--- Document passage Enclosed Below ---
# Channel LOGO's



## taboo80 (Jan 29, 2003)

I have 2 series 1 SAT-T60's both have 3.5 loaded. I did a "clear and delete everything" on one unit and lost the logos. Heres my question:

Are the slice files still there and the links are gone. If they are there is there a script I can use to restore them. If they are gone can they be copied from one unit to the other and linked. 

Taboo


----------



## taboo80 (Jan 29, 2003)

Any takers...........


----------



## Gunnyman (Jul 10, 2003)

if you did a C&D they're gone a C&D rebuilds the MFS partition and database and that's where that stuff lives..
You'll have to ftp the slices back and dbload them again.


----------



## taboo80 (Jan 29, 2003)

Thats what I have been trying to find out.......where are they located and how do you do a dbload?


----------



## Gunnyman (Jul 10, 2003)

floating on emule somewhere is a 67-logo.slice file
or somesuch.
download the logo slice then ftp it to tivo
then from bash do dbload filename from the directory the slice file was uploaded to.


----------



## taboo80 (Jan 29, 2003)

can i get it off my good working box and would you know where its located.


----------



## Gunnyman (Jul 10, 2003)
--- End of Enclosed Document passage ---
--- Extracted information Enclosed Below ---
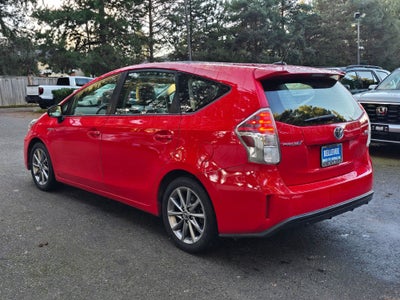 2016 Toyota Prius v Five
--- End of Enclosed Extracted information ---
--- Extracted information Enclosed Below ---
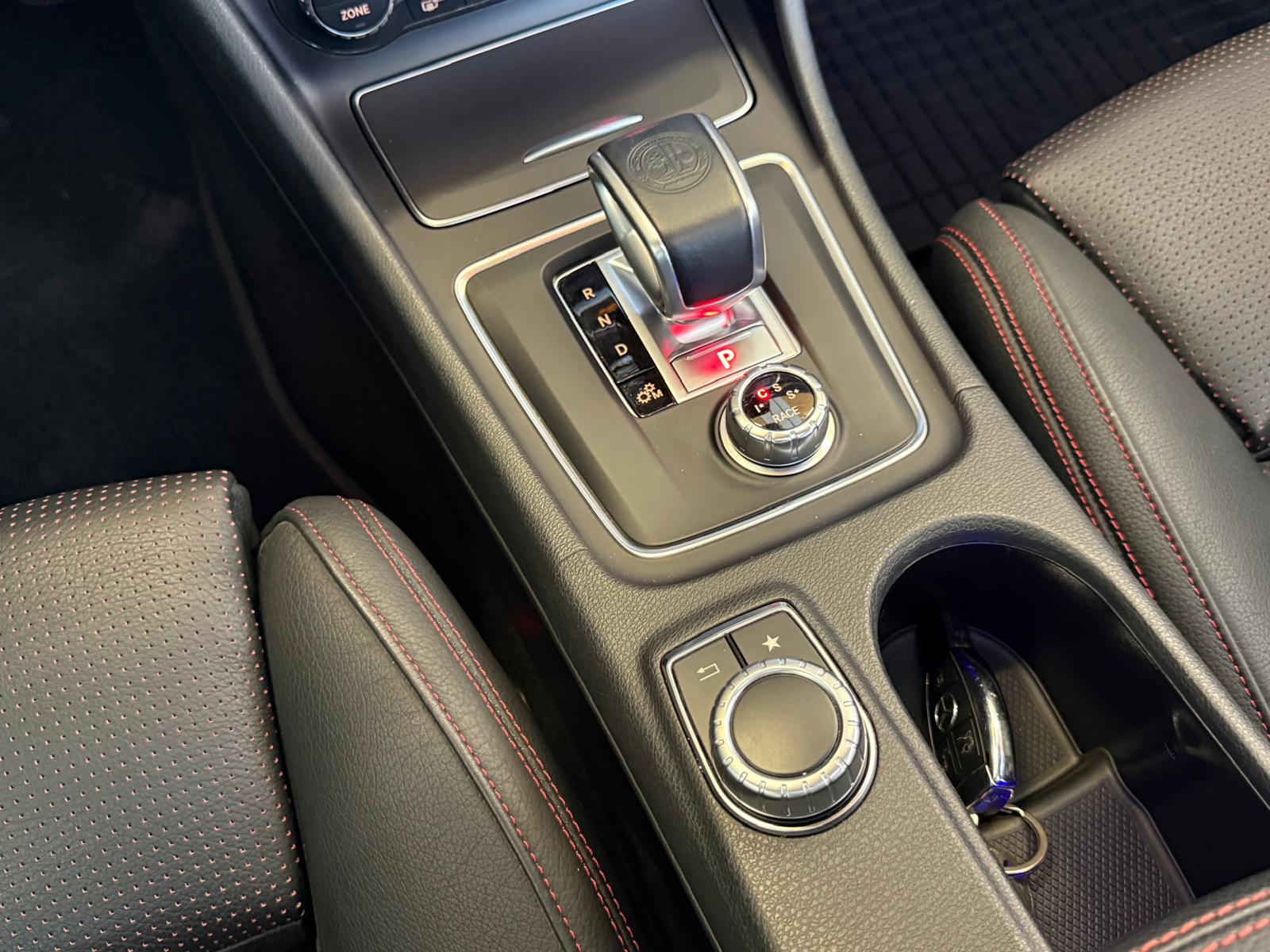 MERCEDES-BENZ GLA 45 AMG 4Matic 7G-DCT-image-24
--- End of Enclosed Extracted information ---
## Work instruction
Please continue the forum thread above about restoring channel logos, picking up right after its last line.

## Expected answer
nope they aren't exportable as far as I know


----------



## taboo80 (Jan 29, 2003)

One last question.....what directory do they need to be in or will the dbload take care of that??

Taboo


----------



## Gunnyman (Jul 10, 2003)

dbload puts the logos where they need to go


----------



## PortlandPaw (Jan 11, 2004)

Look at this link for the definitive answer.


----------



## Gunnyman (Jul 10, 2003)

good call P Paw. I forgot that Russ included logos in that script. :up: :up:


----------



## taboo80 (Jan 29, 2003)

Thanks.................this works great.

Taboo


----------



## l2bengtrek (May 31, 2006)

Hey guys,

Lets pretend I have the faintest idea what the process is....but I need to restore the channel logos in my DSR708....who wants to be brave and tell me how this can be done....I'm a beginner so be gentle!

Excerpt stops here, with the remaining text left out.